### Directions
Return the whole listing exactly as it stands.

### Supplied information
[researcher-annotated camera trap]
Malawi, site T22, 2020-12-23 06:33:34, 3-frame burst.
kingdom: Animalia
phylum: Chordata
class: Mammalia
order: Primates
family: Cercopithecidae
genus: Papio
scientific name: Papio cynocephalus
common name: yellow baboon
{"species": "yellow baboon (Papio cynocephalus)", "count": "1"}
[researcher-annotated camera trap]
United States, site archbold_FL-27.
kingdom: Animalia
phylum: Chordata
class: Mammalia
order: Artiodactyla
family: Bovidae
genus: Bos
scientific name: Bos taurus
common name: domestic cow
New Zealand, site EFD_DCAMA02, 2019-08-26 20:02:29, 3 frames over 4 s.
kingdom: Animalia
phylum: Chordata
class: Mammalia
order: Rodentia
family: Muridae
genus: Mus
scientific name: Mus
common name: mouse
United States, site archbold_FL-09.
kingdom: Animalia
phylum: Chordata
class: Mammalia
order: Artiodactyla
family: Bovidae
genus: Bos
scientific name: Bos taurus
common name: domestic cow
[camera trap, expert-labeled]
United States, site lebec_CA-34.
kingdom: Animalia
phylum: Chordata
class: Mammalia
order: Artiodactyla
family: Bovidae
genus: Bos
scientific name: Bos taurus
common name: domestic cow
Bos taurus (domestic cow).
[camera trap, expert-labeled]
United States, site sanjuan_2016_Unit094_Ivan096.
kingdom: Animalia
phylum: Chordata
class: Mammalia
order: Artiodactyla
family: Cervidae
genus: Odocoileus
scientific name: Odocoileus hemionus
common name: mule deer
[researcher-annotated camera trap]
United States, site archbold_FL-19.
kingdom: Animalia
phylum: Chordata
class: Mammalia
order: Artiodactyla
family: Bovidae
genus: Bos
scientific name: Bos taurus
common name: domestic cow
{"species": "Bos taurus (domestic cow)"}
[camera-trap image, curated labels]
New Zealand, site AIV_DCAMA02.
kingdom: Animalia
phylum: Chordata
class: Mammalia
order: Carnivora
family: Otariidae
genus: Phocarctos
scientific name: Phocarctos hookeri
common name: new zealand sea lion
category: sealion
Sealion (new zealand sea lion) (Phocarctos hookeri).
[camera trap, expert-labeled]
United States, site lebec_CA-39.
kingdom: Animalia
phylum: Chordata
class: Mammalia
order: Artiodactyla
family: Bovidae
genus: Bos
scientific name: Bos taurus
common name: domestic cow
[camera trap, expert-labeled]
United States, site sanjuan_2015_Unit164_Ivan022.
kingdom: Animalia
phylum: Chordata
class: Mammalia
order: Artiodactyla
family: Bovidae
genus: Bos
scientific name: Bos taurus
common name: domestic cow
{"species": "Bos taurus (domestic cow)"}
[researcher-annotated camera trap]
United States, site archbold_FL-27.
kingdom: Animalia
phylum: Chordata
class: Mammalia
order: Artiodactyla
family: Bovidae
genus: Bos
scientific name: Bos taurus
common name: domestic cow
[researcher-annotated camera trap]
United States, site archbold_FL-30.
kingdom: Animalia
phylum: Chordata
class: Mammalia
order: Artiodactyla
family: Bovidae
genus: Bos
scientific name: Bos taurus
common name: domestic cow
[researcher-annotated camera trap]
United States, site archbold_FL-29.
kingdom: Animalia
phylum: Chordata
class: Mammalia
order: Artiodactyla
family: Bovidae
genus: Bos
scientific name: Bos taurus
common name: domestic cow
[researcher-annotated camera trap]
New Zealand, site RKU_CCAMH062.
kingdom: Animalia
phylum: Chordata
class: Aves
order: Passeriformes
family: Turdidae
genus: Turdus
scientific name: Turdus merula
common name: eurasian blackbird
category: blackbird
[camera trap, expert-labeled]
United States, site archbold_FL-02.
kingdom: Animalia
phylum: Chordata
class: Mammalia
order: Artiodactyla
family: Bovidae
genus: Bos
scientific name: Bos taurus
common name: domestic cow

### Exercise solution
[researcher-annotated camera trap]
Malawi, site T22, 2020-12-23 06:33:34, 3-frame burst.
kingdom: Animalia
phylum: Chordata
class: Mammalia
order: Primates
family: Cercopithecidae
genus: Papio
scientific name: Papio cynocephalus
common name: yellow baboon
{"species": "yellow baboon (Papio cynocephalus)", "count": "1"}
[researcher-annotated camera trap]
United States, site archbold_FL-27.
kingdom: Animalia
phylum: Chordata
class: Mammalia
order: Artiodactyla
family: Bovidae
genus: Bos
scientific name: Bos taurus
common name: domestic cow
New Zealand, site EFD_DCAMA02, 2019-08-26 20:02:29, 3 frames over 4 s.
kingdom: Animalia
phylum: Chordata
class: Mammalia
order: Rodentia
family: Muridae
genus: Mus
scientific name: Mus
common name: mouse
United States, site archbold_FL-09.
kingdom: Animalia
phylum: Chordata
class: Mammalia
order: Artiodactyla
family: Bovidae
genus: Bos
scientific name: Bos taurus
common name: domestic cow
[camera trap, expert-labeled]
United States, site lebec_CA-34.
kingdom: Animalia
phylum: Chordata
class: Mammalia
order: Artiodactyla
family: Bovidae
genus: Bos
scientific name: Bos taurus
common name: domestic cow
Bos taurus (domestic cow).
[camera trap, expert-labeled]
United States, site sanjuan_2016_Unit094_Ivan096.
kingdom: Animalia
phylum: Chordata
class: Mammalia
order: Artiodactyla
family: Cervidae
genus: Odocoileus
scientific name: Odocoileus hemionus
common name: mule deer
[researcher-annotated camera trap]
United States, site archbold_FL-19.
kingdom: Animalia
phylum: Chordata
class: Mammalia
order: Artiodactyla
family: Bovidae
genus: Bos
scientific name: Bos taurus
common name: domestic cow
{"species": "Bos taurus (domestic cow)"}
[camera-trap image, curated labels]
New Zealand, site AIV_DCAMA02.
kingdom: Animalia
phylum: Chordata
class: Mammalia
order: Carnivora
family: Otariidae
genus: Phocarctos
scientific name: Phocarctos hookeri
common name: new zealand sea lion
category: sealion
Sealion (new zealand sea lion) (Phocarctos hookeri).
[camera trap, expert-labeled]
United States, site lebec_CA-39.
kingdom: Animalia
phylum: Chordata
class: Mammalia
order: Artiodactyla
family: Bovidae
genus: Bos
scientific name: Bos taurus
common name: domestic cow
[camera trap, expert-labeled]
United States, site sanjuan_2015_Unit164_Ivan022.
kingdom: Animalia
phylum: Chordata
class: Mammalia
order: Artiodactyla
family: Bovidae
genus: Bos
scientific name: Bos taurus
common name: domestic cow
{"species": "Bos taurus (domestic cow)"}
[researcher-annotated camera trap]
United States, site archbold_FL-27.
kingdom: Animalia
phylum: Chordata
class: Mammalia
order: Artiodactyla
family: Bovidae
genus: Bos
scientific name: Bos taurus
common name: domestic cow
[researcher-annotated camera trap]
United States, site archbold_FL-30.
kingdom: Animalia
phylum: Chordata
class: Mammalia
order: Artiodactyla
family: Bovidae
genus: Bos
scientific name: Bos taurus
common name: domestic cow
[researcher-annotated camera trap]
United States, site archbold_FL-29.
kingdom: Animalia
phylum: Chordata
class: Mammalia
order: Artiodactyla
family: Bovidae
genus: Bos
scientific name: Bos taurus
common name: domestic cow
[researcher-annotated camera trap]
New Zealand, site RKU_CCAMH062.
kingdom: Animalia
phylum: Chordata
class: Aves
order: Passeriformes
family: Turdidae
genus: Turdus
scientific name: Turdus merula
common name: eurasian blackbird
category: blackbird
[camera trap, expert-labeled]
United States, site archbold_FL-02.
kingdom: Animalia
phylum: Chordata
class: Mammalia
order: Artiodactyla
family: Bovidae
genus: Bos
scientific name: Bos taurus
common name: domestic cow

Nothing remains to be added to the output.